Written request:
Rewrite the entries below with every occurrence of "black sneaker" changed to "red sneaker", and leave all other text unchanged.

Records from a data source:
----

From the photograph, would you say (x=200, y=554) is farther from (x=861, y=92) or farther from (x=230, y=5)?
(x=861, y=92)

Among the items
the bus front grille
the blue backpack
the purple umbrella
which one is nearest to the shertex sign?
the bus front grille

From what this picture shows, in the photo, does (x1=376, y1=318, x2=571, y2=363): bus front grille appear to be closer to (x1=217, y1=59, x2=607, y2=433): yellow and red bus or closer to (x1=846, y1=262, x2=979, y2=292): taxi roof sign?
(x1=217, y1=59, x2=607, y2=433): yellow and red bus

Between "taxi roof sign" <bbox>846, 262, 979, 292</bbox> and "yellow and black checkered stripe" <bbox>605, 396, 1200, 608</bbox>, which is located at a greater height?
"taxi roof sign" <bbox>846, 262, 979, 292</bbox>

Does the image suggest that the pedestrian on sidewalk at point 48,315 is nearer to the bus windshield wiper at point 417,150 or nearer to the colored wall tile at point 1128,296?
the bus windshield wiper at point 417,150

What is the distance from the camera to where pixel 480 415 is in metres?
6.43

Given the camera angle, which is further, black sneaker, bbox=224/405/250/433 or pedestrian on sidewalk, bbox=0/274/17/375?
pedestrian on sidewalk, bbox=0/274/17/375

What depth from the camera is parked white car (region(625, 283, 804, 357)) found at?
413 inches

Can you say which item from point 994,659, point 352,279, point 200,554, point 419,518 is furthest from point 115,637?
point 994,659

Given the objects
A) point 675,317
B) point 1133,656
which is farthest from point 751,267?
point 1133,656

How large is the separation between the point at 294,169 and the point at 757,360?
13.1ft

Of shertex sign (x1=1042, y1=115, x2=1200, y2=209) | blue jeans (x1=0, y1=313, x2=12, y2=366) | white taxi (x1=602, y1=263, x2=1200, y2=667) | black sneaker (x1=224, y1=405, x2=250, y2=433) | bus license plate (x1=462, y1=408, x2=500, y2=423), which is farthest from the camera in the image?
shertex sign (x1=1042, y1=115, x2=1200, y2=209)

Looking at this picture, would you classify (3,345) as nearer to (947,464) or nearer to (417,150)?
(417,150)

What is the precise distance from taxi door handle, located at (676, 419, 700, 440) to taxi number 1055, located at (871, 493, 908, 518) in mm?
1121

----

Task output:
From the photograph, would you say (x=200, y=554) is farther from (x=861, y=92) or farther from (x=230, y=5)?
(x=861, y=92)

Among the items
the bus front grille
the blue backpack
the purple umbrella
which one is nearest to the shertex sign?
the bus front grille

From what this picture shows, in the photo, does (x1=376, y1=318, x2=571, y2=363): bus front grille appear to be closer to (x1=217, y1=59, x2=607, y2=433): yellow and red bus or closer to (x1=846, y1=262, x2=979, y2=292): taxi roof sign?
(x1=217, y1=59, x2=607, y2=433): yellow and red bus

Between "taxi roof sign" <bbox>846, 262, 979, 292</bbox> and "yellow and black checkered stripe" <bbox>605, 396, 1200, 608</bbox>, which is located at a greater height?
"taxi roof sign" <bbox>846, 262, 979, 292</bbox>

Does the image suggest that the pedestrian on sidewalk at point 48,315 is nearer to the bus windshield wiper at point 417,150 or nearer to the colored wall tile at point 1128,296?
the bus windshield wiper at point 417,150

What is the distance from the camera to where pixel 480 415 is in metres?
6.43

Given the camera angle, which is further, red sneaker, bbox=224/405/250/433 or pedestrian on sidewalk, bbox=0/274/17/375?
pedestrian on sidewalk, bbox=0/274/17/375

What depth from the camera is parked white car (region(625, 283, 804, 357)) found at?
413 inches

Can you say which item from point 994,659, point 352,279, point 200,554, point 419,518 is furthest from point 115,637?
point 994,659

Given the objects
A) point 675,317
B) point 1133,656
which is farthest from point 751,267?
point 1133,656

How large is the separation between the point at 294,169 and the point at 757,360?
13.1ft

Of shertex sign (x1=1042, y1=115, x2=1200, y2=209) | blue jeans (x1=0, y1=313, x2=12, y2=366) | white taxi (x1=602, y1=263, x2=1200, y2=667) | red sneaker (x1=224, y1=405, x2=250, y2=433) | bus license plate (x1=462, y1=408, x2=500, y2=423), which is farthest from the camera in the image?
shertex sign (x1=1042, y1=115, x2=1200, y2=209)

Looking at this picture, would you classify (3,345) as nearer to (947,464) or nearer to (417,150)?
(417,150)

What is the precise distance from taxi door handle, located at (676, 419, 700, 440) to taxi number 1055, located at (871, 493, 908, 518) in mm?
1121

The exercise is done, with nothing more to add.